The purpose is just to touch base, don’t reveal the actual news (!). If your news is in relations to a context which gives at a bigger meaning this is a good time to mention that as it will build interest.
5. Make it easy for the journalist
With the internet there is an insane pressure on journalists and bloggers to produce stories fast. So it helps to be helpful and include names, key contact info, supporting stats, quotes from relevant people and lots of good quality screen shots.
For example, when we first launched Everplaces, we tried to set the scene by including numbers that supported the opportunity. Like the size of the travel industry ($709b excluding transportation), the value of our segment ($27b), and the trends (75% use their mobile to find information and book when they travel).
I also try to link or attach credible outside reports, so it’s not just our word for it. Often these reports have juicy facts. They can cost several hundred dollars so its a nice thing to share. Your goal with this is to give the journalist confidence that they have enough facts to write a correct story.
5. Be quotable
Try to answer in short, precise sentences. And include suggested quotes in the material you send them.
6. Make it visible at a glance
Many people don’t bother opening attachments, especially if they don’t know you or your company. So just attaching a press release as a pdf is bound to fail. Instead paste the first part (third or half) of the story into the email so its instantly visible.
In the attachment (which they now might open) you should have formatted the story nicely with images. And you should include a link to where all the images can be downloaded. I use Ge.tt for this
7. Human stories are interesting
People make stronger emotional connections with the people behind a company than the corporate shell, so be personal. It’s a million times more interesting when Mark Zuckerberg says something on behalf of Facebook than when a press persons does.

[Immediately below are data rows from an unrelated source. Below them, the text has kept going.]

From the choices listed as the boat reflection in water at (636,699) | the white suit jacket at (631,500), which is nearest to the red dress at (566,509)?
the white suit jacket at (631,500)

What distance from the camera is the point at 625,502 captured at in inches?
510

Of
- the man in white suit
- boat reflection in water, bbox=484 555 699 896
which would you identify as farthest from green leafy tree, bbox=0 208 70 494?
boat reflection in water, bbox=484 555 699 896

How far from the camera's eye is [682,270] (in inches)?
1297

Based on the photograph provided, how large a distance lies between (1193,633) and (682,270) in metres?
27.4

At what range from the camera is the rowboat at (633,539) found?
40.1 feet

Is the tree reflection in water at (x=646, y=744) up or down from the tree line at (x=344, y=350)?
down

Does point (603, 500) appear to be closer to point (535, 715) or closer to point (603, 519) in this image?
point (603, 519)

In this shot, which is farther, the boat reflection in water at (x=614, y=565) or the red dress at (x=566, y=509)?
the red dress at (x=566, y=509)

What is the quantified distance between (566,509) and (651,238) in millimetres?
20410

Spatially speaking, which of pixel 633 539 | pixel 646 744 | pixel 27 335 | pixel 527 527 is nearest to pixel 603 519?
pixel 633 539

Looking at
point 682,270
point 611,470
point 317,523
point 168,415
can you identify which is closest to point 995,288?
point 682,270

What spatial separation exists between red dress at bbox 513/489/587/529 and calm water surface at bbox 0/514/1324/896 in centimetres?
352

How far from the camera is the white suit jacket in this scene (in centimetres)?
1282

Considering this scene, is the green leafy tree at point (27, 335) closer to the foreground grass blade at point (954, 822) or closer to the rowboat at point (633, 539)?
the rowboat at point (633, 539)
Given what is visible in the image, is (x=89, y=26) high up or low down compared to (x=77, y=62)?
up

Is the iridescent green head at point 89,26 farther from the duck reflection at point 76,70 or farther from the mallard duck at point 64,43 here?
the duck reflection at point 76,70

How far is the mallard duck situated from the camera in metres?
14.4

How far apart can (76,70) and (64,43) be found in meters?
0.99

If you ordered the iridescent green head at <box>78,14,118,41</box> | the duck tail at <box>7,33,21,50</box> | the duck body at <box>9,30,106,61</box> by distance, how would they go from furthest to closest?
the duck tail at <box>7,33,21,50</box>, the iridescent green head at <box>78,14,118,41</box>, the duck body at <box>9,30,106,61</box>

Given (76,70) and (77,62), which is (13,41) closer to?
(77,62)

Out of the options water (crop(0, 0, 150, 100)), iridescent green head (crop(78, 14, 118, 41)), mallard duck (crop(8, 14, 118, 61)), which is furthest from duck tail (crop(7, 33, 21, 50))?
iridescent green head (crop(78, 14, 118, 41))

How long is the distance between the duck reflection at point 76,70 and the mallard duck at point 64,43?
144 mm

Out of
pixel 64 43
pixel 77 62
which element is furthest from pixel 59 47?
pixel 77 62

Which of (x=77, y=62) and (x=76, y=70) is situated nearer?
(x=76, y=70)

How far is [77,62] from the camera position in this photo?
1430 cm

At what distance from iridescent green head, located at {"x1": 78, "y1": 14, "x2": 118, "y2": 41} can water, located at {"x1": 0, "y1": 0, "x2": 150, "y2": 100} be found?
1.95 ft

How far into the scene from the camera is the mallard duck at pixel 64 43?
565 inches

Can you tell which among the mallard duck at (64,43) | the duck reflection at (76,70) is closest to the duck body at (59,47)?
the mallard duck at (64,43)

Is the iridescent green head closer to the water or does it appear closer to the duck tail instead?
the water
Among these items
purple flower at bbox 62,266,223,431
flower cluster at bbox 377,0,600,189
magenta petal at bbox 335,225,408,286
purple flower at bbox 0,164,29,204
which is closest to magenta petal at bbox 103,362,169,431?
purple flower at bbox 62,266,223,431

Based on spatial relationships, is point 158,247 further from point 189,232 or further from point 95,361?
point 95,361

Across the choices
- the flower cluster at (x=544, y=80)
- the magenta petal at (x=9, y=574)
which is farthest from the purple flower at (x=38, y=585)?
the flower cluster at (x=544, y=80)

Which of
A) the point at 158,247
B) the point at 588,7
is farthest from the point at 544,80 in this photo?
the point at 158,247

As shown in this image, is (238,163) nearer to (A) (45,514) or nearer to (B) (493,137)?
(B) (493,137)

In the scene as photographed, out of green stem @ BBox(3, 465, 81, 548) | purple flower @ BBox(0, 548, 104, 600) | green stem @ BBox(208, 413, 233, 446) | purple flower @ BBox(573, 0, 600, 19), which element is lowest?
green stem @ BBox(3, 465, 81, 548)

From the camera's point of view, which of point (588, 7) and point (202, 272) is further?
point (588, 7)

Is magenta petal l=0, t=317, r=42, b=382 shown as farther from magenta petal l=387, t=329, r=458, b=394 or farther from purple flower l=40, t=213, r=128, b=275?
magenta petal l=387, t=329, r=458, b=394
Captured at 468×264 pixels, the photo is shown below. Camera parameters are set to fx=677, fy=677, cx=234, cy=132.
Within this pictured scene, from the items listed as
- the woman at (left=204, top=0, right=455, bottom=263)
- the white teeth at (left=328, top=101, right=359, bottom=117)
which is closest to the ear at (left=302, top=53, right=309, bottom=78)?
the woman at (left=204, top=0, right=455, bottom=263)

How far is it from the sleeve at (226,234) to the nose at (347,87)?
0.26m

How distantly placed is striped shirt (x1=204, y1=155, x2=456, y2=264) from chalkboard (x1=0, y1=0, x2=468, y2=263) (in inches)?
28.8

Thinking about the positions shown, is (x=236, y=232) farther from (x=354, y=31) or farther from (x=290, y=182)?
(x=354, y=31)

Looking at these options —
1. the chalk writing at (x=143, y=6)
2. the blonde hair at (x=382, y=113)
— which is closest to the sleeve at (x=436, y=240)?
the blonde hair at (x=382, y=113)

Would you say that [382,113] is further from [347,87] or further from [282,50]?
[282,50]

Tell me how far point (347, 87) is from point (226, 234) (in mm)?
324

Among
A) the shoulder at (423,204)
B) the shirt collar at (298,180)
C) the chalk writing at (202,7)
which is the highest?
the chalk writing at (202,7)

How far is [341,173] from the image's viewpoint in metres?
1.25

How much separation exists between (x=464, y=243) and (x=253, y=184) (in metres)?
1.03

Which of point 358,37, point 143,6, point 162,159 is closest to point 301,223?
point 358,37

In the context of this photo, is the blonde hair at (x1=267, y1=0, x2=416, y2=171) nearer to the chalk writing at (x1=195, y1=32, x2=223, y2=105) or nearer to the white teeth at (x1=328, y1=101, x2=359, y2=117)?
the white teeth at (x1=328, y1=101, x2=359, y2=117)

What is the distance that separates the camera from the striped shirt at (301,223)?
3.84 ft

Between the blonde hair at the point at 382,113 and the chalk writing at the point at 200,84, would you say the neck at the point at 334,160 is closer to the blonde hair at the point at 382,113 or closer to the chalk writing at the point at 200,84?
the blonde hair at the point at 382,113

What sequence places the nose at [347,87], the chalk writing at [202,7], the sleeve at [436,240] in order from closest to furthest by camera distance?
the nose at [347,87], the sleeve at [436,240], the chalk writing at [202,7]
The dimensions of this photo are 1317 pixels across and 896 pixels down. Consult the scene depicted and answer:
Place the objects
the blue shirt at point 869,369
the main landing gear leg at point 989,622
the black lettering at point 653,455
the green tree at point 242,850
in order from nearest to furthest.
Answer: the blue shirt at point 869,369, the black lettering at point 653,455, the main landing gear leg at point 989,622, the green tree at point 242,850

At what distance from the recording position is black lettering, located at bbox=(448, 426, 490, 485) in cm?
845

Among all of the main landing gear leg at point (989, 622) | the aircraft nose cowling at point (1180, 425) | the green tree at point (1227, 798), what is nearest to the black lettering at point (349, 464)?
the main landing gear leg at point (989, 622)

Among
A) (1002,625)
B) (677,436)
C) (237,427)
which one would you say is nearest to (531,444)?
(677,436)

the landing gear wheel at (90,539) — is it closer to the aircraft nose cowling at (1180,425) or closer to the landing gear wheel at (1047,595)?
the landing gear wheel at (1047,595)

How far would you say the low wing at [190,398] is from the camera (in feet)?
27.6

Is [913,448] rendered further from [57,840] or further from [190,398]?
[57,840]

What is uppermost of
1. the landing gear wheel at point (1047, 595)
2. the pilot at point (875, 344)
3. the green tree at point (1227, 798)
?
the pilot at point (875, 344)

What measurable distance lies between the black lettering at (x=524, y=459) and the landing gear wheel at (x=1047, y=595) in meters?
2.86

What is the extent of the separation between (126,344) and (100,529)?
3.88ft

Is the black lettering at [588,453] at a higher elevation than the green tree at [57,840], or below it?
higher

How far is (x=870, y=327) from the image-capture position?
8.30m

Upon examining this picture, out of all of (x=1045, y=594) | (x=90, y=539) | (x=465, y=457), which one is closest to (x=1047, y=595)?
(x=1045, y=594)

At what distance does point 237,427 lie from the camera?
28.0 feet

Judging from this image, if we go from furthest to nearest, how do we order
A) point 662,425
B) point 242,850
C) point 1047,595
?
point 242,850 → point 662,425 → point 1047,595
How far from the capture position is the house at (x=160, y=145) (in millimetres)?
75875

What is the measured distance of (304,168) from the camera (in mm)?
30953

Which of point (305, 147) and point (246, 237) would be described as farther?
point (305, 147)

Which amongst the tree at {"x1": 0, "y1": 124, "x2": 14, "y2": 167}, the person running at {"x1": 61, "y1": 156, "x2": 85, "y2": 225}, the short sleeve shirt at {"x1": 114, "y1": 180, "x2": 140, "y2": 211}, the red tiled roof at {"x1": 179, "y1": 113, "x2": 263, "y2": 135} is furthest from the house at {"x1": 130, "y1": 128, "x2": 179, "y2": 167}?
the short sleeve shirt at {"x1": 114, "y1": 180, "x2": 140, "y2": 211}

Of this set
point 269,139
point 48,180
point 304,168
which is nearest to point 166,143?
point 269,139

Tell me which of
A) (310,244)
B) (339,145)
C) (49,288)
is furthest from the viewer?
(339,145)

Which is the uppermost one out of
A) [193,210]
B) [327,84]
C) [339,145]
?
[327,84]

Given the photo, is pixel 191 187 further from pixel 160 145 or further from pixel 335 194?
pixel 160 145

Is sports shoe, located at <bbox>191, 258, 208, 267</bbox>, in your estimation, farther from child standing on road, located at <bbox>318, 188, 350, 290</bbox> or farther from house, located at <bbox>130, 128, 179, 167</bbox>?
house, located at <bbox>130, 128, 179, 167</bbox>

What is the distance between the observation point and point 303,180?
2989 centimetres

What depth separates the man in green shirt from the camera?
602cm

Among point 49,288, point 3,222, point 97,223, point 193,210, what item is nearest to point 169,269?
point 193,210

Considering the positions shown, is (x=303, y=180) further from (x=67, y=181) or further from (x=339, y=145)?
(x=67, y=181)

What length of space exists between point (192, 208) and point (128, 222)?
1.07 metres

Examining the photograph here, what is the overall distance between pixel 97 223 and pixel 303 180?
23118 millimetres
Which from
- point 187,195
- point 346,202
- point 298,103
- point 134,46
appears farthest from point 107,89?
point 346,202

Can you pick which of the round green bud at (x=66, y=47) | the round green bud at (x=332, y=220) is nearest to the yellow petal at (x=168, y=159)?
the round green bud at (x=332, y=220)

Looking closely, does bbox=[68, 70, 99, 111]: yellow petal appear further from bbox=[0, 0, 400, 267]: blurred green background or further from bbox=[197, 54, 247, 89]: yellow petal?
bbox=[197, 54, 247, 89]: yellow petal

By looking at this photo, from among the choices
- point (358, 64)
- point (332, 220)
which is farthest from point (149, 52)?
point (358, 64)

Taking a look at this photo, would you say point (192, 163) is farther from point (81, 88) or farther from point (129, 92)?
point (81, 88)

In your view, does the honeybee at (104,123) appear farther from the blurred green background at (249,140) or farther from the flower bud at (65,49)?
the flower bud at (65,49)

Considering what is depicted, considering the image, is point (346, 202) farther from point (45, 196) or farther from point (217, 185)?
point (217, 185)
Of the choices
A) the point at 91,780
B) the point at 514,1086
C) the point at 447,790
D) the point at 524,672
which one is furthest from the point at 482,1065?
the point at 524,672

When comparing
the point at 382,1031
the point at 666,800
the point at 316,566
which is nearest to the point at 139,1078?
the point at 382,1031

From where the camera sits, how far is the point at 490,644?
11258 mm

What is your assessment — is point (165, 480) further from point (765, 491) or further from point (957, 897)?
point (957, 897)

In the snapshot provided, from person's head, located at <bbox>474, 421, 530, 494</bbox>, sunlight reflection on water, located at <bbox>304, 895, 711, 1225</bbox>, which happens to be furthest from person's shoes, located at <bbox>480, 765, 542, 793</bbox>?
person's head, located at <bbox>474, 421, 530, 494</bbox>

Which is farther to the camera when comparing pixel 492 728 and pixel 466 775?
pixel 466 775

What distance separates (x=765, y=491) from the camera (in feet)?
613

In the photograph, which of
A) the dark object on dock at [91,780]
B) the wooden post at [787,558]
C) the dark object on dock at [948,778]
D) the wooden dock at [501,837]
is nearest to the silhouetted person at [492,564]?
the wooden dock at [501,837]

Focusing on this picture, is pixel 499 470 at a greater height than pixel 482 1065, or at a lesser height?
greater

So it’s a good idea to have a human face that people associate with the company. It should be the same person always since you’re building personal relations. In Everplaces case this person is always me, consistently.
It’s also a good idea to share the human side of the company, like stories or traditions that set you aside. In our case we throw big champagne parties. We don’t do it because it’s a story, we do it because we think it’s important a team has fun together, but it doubles as a nice anecdote.